**PROBLEM DESCRIPTION:**
Starting with the line that contains "From the things listed as" and going on through the end of the entries, output those lines alone as a numbered list, leaving out blank lines.

**DATA SECTION:**
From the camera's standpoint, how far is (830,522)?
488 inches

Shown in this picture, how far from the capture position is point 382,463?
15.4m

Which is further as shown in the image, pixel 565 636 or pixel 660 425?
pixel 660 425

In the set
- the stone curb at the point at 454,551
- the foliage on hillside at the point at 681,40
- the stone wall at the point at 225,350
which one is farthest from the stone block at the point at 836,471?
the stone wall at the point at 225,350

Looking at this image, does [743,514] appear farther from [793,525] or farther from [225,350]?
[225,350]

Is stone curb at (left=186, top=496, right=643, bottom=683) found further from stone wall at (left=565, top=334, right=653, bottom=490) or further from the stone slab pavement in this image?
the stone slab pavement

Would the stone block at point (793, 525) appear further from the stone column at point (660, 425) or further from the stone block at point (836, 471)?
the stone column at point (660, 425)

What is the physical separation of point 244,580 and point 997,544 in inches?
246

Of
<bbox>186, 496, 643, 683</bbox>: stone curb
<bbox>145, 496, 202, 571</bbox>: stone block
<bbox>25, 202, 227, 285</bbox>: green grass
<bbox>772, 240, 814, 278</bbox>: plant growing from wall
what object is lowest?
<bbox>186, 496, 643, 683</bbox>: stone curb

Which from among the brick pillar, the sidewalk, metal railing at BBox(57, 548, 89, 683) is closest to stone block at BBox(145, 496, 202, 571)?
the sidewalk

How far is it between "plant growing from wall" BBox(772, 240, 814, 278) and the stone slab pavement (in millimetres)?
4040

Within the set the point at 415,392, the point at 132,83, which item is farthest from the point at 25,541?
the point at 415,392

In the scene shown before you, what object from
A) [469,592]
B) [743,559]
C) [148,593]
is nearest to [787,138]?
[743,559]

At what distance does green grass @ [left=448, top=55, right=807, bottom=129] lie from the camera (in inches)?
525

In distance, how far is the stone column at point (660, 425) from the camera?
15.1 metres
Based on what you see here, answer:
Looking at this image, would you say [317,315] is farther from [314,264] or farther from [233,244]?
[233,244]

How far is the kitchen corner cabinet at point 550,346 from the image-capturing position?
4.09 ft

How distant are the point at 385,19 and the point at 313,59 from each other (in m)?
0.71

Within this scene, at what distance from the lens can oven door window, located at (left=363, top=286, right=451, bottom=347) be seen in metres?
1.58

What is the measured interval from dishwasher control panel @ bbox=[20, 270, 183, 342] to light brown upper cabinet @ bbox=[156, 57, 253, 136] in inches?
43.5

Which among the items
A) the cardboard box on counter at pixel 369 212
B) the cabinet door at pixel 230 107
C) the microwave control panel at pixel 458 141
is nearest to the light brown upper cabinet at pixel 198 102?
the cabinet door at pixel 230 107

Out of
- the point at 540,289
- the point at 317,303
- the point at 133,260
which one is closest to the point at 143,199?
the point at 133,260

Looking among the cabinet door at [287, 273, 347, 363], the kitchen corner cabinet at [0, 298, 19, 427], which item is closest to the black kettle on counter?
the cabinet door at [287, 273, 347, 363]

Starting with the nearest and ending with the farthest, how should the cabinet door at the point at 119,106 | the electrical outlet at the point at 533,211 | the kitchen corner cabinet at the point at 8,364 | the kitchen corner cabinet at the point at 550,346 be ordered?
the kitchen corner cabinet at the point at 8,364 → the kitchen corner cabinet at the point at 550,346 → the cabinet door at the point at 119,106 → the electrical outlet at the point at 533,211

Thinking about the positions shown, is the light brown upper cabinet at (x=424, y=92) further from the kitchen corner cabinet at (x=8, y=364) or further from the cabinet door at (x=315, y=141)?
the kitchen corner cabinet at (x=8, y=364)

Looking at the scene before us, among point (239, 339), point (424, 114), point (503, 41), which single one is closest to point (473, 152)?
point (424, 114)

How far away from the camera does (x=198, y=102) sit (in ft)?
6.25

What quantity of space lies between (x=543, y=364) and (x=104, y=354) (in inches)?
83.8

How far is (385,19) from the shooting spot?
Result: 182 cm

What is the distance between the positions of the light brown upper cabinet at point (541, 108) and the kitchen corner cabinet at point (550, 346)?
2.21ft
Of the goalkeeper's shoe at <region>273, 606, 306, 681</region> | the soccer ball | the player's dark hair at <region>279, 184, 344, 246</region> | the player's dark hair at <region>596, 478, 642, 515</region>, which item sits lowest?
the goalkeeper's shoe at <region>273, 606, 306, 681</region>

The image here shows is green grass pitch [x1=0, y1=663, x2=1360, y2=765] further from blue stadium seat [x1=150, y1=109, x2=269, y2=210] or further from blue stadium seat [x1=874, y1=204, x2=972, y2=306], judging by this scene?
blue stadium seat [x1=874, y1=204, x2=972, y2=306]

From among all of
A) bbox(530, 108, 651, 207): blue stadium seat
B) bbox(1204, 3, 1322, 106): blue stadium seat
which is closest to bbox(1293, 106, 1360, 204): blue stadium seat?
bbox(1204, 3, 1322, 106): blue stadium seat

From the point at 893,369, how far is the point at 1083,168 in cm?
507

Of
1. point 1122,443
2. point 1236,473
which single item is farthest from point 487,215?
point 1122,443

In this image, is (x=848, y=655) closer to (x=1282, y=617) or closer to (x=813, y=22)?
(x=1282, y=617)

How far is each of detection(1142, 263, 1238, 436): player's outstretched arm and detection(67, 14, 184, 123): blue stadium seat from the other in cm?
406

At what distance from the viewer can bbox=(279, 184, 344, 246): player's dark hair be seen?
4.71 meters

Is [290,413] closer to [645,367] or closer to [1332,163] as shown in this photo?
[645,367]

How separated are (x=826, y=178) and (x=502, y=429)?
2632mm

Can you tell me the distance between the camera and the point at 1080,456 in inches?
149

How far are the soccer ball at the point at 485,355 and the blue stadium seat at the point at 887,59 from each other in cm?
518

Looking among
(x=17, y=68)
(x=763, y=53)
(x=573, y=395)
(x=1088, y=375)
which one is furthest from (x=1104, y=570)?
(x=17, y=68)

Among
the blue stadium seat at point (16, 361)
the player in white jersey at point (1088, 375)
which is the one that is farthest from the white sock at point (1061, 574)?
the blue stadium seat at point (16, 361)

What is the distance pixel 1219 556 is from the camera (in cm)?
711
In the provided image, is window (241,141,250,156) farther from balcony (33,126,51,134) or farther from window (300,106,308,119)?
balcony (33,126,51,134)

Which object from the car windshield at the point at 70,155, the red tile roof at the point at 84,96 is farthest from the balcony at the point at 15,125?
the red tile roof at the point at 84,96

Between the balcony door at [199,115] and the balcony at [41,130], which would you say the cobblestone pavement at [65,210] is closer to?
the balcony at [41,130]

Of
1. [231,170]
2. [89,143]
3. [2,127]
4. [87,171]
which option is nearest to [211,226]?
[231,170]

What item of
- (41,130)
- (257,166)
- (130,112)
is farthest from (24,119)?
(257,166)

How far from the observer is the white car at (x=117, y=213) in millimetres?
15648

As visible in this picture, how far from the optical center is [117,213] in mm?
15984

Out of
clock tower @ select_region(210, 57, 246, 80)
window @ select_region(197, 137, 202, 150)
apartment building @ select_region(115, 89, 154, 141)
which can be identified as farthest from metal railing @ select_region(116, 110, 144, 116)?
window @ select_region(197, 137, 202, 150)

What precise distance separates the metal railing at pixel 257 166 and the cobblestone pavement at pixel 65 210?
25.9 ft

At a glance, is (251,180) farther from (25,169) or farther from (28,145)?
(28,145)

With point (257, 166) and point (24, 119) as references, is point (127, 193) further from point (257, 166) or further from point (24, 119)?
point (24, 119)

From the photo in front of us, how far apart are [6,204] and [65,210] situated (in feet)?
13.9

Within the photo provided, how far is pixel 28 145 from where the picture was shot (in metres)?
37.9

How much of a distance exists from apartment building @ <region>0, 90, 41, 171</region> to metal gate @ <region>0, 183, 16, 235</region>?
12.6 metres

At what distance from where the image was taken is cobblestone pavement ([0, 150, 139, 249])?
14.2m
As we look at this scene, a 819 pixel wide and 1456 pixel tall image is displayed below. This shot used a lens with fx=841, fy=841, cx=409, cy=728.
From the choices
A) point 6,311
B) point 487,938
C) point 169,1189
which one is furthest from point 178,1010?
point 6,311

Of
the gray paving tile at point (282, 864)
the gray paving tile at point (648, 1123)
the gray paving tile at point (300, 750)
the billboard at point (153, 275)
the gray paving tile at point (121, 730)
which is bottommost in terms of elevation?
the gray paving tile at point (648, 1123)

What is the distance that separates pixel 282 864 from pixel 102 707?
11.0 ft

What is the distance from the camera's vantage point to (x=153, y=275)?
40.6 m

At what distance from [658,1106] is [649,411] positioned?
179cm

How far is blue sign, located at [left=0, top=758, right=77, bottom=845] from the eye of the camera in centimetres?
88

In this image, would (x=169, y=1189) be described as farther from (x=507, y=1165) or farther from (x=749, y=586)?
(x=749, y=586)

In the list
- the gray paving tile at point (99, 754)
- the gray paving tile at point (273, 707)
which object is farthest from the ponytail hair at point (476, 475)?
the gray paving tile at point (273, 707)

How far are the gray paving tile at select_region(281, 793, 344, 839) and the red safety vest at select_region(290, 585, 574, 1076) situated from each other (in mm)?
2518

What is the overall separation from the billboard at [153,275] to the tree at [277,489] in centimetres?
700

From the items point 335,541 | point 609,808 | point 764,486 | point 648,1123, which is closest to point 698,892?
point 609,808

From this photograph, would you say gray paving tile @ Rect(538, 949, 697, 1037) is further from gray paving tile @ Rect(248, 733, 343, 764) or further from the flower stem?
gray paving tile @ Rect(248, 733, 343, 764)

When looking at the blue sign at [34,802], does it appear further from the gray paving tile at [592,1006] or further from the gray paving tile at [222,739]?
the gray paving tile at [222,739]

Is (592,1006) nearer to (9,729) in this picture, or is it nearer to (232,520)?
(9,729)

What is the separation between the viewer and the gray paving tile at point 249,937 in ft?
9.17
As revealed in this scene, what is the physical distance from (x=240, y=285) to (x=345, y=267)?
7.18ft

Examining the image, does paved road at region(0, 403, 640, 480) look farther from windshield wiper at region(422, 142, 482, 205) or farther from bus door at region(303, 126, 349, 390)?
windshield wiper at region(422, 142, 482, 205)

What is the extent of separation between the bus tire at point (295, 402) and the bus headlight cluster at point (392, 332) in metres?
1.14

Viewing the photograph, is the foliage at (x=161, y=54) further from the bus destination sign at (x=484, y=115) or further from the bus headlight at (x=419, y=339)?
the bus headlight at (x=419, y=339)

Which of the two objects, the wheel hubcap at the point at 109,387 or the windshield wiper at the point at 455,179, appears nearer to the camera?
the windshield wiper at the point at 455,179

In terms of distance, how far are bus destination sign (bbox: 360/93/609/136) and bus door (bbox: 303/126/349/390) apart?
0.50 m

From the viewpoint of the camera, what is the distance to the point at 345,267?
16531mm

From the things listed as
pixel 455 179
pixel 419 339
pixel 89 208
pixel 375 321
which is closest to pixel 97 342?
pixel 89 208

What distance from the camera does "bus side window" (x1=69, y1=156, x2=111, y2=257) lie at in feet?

**RESPONSE:**
1. From the things listed as
2. pixel 455 179
3. pixel 419 339
4. pixel 89 208
5. pixel 375 321
6. which is closest to pixel 97 342?
7. pixel 89 208
8. What distance from the camera does "bus side window" (x1=69, y1=156, x2=111, y2=257) lie at in feet?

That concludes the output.